> _TEXT PASSAGE_

Apr 22, 2003
EVEN BEFORE conclusions can be drawn about the war in Iraq (Saddam? Weapons of mass destruction? Iraqi stability? Cost to civilians? Syria?) a home front consensus is jelling around a radical revision of America's meaning in the world.
Centered on coercive unilateralism, the new doctrine assumes that the United States not only stands apart from other countries but above them. The primitive tribalism of boys at football games -- ''We're number one!'' -- has been transformed into an axiom of strategy. Military force has replaced democratic idealism as the main source of US influence.
Formerly conceived of as essentially defensive, US armed services are now unapologetically on the offense. Aggression is prevention. Diplomacy is reduced to making the case for impending war and then putting the best face on war's denouement. The aim of all this is not world dominance but world order. That world order in the new age requires American dominance is an unintended consequence of America's power-altruism. That ''We're number one'' makes the world safe for everybody -- if only they accept it.
This new vision is clear, its advocates are powerful, and with Iraq its main blocks are in place, with obvious implications for countries as geographically dispersed as Iran and North Korea. What are the elements of an alternative vision? In a world traumatized by terrorist threat, weapons proliferation, and the sensationalism of Fox and CNN, disruption is infinitely magnified.
When such horror strikes, whether from twin towers collapsing or twin snipers shooting strangers, can human beings put faith in something other than overwhelming force? What strategies should critics of the new US doctrine of coercive unilateralism employ in opposing it? Learning from the past, I think of several:
Don't cede the language of morality to the right wing. Manichaean bipolarity oversimplifies good and evil, banalizing both. Still, some things should be done because they are right or opposed because they are wrong.
Critics of the intended new Pax Americana should not hesitate to say that long-agreed ethical principles are being violated. It is wrong to break treaties, as the United States is doing in its treatment of POWs in Cuba. It is wrong to wage aggressive war, as the United States now openly does. To make decisions for or against such policies on supposedly pragmatic grounds is to break the crucial link between means and ends, as if an outcome (''regime change'') can justify whatever was done to accomplish it. In the long run, the only truly pragmatic act is the moral act.
Be skeptical of ''homeland security.'' The American tradition prefers the risks associated with liberty to the risks associated with bureaucratic control. The new homeland security state threatens the kind of excess that came with the national security state after World War II. It was the National Security Act of 1947, after all, that laid the groundwork for the univocal bureaucratizing of government based in the Pentagon that marginalized debate and eliminated the natural checks of multiple power centers.

> _ENTRIES PROVIDED_
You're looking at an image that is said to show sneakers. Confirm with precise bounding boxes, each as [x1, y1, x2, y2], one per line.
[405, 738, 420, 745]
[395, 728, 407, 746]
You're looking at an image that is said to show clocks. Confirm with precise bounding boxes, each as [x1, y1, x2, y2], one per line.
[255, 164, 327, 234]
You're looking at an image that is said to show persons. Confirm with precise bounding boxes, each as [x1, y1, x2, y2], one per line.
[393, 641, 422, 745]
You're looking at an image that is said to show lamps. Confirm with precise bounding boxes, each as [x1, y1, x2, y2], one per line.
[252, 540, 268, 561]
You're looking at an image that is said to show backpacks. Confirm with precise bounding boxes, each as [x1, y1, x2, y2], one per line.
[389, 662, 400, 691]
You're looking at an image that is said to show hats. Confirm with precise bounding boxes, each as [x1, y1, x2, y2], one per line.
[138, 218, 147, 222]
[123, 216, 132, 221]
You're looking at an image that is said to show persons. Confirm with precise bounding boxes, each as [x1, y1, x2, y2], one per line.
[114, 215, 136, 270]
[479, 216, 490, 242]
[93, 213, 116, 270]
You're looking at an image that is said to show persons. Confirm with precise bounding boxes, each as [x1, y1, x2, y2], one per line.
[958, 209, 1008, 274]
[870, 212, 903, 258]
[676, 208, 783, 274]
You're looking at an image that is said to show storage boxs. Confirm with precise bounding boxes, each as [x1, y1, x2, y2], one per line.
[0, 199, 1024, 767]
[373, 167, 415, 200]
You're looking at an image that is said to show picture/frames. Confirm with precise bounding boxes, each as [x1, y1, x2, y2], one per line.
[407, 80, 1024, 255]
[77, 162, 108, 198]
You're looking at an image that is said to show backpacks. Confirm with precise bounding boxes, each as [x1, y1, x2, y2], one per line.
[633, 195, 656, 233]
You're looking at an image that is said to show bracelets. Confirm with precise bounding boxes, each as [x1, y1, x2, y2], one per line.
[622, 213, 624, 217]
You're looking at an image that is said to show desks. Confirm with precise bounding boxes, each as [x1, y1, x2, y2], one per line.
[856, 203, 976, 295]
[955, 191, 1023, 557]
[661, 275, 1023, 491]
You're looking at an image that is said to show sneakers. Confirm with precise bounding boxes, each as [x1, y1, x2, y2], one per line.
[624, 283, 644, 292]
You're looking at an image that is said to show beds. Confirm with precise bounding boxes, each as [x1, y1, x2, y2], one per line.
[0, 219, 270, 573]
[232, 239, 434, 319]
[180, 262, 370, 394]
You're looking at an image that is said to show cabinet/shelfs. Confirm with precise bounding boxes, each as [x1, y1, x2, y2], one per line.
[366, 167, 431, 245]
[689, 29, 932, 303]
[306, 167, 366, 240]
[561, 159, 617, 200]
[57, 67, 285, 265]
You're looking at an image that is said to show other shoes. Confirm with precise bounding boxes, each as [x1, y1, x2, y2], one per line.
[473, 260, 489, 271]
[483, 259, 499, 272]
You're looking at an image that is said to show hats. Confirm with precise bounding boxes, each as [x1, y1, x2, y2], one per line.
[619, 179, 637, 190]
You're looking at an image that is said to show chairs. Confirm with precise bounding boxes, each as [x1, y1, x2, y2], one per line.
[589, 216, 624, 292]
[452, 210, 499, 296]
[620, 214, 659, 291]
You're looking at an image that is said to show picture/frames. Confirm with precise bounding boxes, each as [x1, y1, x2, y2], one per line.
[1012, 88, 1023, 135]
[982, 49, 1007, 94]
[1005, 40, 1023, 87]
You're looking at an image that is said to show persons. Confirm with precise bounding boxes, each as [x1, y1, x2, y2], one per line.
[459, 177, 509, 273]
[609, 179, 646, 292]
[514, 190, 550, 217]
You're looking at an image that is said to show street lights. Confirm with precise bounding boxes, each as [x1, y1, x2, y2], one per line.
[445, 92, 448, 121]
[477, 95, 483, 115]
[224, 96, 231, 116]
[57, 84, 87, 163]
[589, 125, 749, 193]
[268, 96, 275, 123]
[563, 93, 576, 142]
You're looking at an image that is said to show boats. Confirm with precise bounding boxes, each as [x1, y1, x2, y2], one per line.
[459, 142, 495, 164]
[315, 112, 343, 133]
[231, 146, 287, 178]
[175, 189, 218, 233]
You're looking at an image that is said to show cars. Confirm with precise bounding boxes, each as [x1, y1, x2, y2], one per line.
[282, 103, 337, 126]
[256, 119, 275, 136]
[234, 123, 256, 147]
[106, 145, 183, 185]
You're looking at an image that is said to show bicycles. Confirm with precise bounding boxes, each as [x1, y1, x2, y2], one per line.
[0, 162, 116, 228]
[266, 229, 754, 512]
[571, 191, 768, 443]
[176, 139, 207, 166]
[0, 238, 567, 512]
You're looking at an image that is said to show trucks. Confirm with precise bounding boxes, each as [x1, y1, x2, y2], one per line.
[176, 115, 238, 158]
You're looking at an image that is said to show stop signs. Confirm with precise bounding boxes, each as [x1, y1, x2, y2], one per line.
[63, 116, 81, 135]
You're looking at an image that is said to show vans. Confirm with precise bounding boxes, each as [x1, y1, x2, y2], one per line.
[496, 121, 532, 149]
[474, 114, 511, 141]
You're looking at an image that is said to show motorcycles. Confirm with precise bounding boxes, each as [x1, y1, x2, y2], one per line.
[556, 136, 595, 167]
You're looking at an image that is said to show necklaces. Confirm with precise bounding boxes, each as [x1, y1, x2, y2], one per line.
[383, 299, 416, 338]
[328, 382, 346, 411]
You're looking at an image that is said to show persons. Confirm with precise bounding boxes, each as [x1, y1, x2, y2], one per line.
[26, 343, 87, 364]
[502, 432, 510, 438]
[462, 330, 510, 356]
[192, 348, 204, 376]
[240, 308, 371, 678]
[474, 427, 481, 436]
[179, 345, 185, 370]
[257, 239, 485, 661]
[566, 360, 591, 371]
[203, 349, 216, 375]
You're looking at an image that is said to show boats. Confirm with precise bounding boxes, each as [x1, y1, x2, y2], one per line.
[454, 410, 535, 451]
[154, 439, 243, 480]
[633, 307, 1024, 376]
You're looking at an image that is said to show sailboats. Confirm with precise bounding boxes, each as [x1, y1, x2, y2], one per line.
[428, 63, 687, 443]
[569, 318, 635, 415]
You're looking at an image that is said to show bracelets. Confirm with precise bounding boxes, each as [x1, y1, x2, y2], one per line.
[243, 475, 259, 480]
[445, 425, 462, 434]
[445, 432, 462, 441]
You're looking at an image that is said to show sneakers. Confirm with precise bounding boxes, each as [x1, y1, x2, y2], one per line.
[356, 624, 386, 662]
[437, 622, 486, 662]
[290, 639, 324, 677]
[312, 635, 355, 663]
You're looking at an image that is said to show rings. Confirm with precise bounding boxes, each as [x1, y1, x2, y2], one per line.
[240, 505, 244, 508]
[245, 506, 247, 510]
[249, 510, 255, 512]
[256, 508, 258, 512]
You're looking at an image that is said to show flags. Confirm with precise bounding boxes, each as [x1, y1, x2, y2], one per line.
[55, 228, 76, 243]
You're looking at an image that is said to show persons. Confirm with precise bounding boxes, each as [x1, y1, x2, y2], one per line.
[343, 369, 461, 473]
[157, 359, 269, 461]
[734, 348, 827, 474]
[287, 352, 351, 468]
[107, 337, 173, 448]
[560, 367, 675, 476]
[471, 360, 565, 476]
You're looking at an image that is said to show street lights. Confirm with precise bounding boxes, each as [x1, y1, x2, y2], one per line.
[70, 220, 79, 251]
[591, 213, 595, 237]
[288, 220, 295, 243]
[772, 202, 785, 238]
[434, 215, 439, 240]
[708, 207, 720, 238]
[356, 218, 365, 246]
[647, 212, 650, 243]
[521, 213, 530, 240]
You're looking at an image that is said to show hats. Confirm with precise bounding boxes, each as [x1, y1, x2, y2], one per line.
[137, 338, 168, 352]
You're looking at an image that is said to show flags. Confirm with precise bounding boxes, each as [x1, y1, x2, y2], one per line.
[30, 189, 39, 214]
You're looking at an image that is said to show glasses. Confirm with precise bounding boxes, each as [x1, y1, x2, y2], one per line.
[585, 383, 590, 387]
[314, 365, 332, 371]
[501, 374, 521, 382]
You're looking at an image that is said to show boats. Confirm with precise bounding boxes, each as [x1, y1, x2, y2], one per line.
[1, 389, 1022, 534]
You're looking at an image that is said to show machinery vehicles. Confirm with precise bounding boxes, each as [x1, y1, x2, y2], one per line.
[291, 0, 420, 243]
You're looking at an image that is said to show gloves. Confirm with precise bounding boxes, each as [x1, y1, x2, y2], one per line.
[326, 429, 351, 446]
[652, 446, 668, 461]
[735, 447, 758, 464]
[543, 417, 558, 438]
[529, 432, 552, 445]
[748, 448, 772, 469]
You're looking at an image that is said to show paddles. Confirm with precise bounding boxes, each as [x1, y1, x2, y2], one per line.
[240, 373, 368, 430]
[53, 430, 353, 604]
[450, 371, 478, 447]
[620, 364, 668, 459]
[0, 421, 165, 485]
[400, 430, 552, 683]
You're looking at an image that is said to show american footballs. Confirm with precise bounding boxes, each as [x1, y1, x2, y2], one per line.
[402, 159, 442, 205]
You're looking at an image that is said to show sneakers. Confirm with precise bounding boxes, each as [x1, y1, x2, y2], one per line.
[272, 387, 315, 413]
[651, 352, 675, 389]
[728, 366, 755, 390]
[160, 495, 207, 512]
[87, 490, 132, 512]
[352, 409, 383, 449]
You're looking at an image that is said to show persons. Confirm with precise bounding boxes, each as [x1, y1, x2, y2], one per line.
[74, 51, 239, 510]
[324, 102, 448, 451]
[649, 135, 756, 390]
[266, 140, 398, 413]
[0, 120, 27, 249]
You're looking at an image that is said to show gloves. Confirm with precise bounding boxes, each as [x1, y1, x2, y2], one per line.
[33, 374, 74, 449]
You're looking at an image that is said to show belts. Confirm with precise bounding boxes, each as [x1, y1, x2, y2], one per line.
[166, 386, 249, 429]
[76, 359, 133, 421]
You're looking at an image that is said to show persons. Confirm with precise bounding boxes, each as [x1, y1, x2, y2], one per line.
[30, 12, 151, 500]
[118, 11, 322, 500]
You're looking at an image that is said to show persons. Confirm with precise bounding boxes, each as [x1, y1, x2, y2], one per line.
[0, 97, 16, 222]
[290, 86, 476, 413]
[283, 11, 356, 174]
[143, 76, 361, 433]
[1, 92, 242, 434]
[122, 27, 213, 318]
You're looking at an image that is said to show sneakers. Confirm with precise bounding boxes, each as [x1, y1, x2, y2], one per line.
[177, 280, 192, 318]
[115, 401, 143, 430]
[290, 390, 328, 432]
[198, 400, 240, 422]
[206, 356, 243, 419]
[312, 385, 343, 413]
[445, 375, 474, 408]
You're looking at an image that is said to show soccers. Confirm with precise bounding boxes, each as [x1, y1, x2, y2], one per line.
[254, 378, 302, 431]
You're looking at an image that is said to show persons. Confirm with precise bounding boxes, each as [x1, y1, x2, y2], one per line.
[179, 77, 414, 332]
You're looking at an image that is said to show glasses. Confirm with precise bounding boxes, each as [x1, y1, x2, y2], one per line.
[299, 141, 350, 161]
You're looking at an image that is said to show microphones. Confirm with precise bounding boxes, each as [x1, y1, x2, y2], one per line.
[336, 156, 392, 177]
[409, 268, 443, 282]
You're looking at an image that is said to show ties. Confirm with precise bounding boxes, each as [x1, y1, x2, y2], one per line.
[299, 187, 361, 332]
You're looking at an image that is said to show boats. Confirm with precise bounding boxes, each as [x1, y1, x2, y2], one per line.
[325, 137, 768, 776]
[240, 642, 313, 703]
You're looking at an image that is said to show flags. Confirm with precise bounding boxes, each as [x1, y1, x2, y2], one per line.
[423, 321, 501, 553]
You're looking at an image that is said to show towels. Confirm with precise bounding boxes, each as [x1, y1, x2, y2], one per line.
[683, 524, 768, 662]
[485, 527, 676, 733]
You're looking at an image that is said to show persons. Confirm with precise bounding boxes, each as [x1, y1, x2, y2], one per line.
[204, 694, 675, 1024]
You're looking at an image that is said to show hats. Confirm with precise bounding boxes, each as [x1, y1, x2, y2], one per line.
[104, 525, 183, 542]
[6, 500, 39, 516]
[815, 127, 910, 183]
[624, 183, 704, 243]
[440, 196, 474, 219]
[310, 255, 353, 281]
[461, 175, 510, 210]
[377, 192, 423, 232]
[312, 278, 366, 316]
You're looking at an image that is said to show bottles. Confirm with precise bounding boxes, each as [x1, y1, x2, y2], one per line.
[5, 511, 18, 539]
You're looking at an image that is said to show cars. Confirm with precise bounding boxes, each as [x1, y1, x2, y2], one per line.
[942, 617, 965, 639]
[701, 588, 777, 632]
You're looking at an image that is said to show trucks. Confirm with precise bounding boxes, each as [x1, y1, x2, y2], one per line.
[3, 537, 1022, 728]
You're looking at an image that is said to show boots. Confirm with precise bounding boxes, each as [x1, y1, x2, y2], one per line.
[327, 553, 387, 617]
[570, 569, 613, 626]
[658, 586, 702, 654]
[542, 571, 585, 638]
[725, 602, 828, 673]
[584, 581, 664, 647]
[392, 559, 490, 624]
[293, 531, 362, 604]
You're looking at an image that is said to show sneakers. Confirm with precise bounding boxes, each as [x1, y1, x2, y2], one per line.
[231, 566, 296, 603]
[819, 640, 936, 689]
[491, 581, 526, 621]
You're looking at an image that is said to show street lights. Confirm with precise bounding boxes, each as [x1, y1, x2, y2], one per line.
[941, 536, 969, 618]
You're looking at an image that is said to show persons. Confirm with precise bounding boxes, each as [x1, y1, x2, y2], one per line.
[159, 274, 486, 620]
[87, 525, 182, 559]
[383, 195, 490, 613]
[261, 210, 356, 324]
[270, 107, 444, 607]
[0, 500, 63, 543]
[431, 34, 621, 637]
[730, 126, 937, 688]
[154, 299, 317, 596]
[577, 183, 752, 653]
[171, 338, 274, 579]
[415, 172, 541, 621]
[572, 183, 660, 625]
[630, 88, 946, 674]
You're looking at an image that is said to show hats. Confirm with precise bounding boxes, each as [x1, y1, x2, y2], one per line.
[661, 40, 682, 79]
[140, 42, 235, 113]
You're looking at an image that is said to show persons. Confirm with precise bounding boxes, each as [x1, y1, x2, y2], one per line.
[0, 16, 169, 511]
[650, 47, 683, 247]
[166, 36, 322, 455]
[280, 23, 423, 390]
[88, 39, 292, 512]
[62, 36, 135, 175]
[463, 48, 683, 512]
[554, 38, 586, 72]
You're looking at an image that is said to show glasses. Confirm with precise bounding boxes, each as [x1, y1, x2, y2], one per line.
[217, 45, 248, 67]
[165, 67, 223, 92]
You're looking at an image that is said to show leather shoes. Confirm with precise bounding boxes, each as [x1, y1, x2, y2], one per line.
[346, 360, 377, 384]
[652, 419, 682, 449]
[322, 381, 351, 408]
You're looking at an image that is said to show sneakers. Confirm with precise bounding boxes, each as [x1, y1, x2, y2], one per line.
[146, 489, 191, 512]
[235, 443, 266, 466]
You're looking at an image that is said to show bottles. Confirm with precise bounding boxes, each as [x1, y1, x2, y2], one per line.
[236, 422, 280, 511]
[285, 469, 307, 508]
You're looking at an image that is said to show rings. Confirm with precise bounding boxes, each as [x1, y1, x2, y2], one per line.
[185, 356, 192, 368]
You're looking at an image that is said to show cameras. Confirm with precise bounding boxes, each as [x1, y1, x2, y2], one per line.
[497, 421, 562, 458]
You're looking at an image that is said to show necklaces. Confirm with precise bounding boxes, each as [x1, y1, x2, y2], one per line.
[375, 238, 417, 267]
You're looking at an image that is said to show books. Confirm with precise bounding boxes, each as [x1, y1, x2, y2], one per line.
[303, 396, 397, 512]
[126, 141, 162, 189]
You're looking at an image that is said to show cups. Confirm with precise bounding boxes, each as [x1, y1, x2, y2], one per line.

> _GOALS_
(1) Answer these from the opinion piece on America's new doctrine:
(a) According to the piece, what has replaced democratic idealism as the main source of US influence?
(b) What example does the piece give of the United States breaking treaties?
(c) Which law does the piece say laid the groundwork for the bureaucratizing of government based in the Pentagon?
(2) Using only the opinion piece on America's new doctrine, explain why it says critics should be skeptical of "homeland security".
(3) Carry the opinion piece on America's new doctrine forward from its final sentence, keeping its argument and tone.

> _TASK RESULTS_
(1)
(a) Military force.
(b) Its treatment of POWs in Cuba.
(c) The National Security Act of 1947.

(2) The American tradition prefers the risks that come with liberty to the risks that come with bureaucratic control. The new homeland security state threatens the same kind of excess that followed the national security state after World War II, when bureaucracy centered in the Pentagon marginalized debate and removed the checks of multiple power centers.

(3)
''National security,'' defined by anti-Communist paranoia at home and abroad, was false security. ''Homeland security'' promises to be a paranoid reprise.
Be suspicious of foreign policy based on ''worst case'' thinking. During the Cold War, the United States made fearful assessments of Soviet capabilities and intentions that turned out to be entirely false -- assessments that shaped policy. Low-level intelligence estimates regularly reported mere possibilities of hostile threat, which, reported up the chain of command, were transformed into certain facts. Thus, Soviet troop strength was wildly overestimated in the beginning of the era; Soviet missile strength was overestimated in the middle; Soviet political strength was overestimated at the end. The result was a US-driven nuclear arms race, the effects of which still threaten the world.
The worst case for the Soviet Union existed only in Washington's fantasy. And now it seems that the Saddam worst case resides in the same place. A nation that is so driven by fear will always find things to be afraid of. That nation's gravest threat arises, of course, from what it then does to defend itself.
Beware of war as an organizing principle of society. It should be a source of alarm, not pride, that the United States is drawing such cohesive sustenance from the war in Iraq.
Photographic celebrations of our young warriors, glorifications of released American prisoners, heroic rituals of the war dead all take on the character of crass exploitation of the men and women in uniform. First they were forced into a dubious circumstance, and now they are themselves being mythologized as its main post-facto justification -- as if the United States went to Iraq not to seize Saddam (disappeared), or to dispose of weapons of mass destruction (missing), or to save the Iraqi people (chaos), but ''to support the troops.'' War thus becomes its own justification. Such confusion on this grave point, as on the others, signifies a nation lost.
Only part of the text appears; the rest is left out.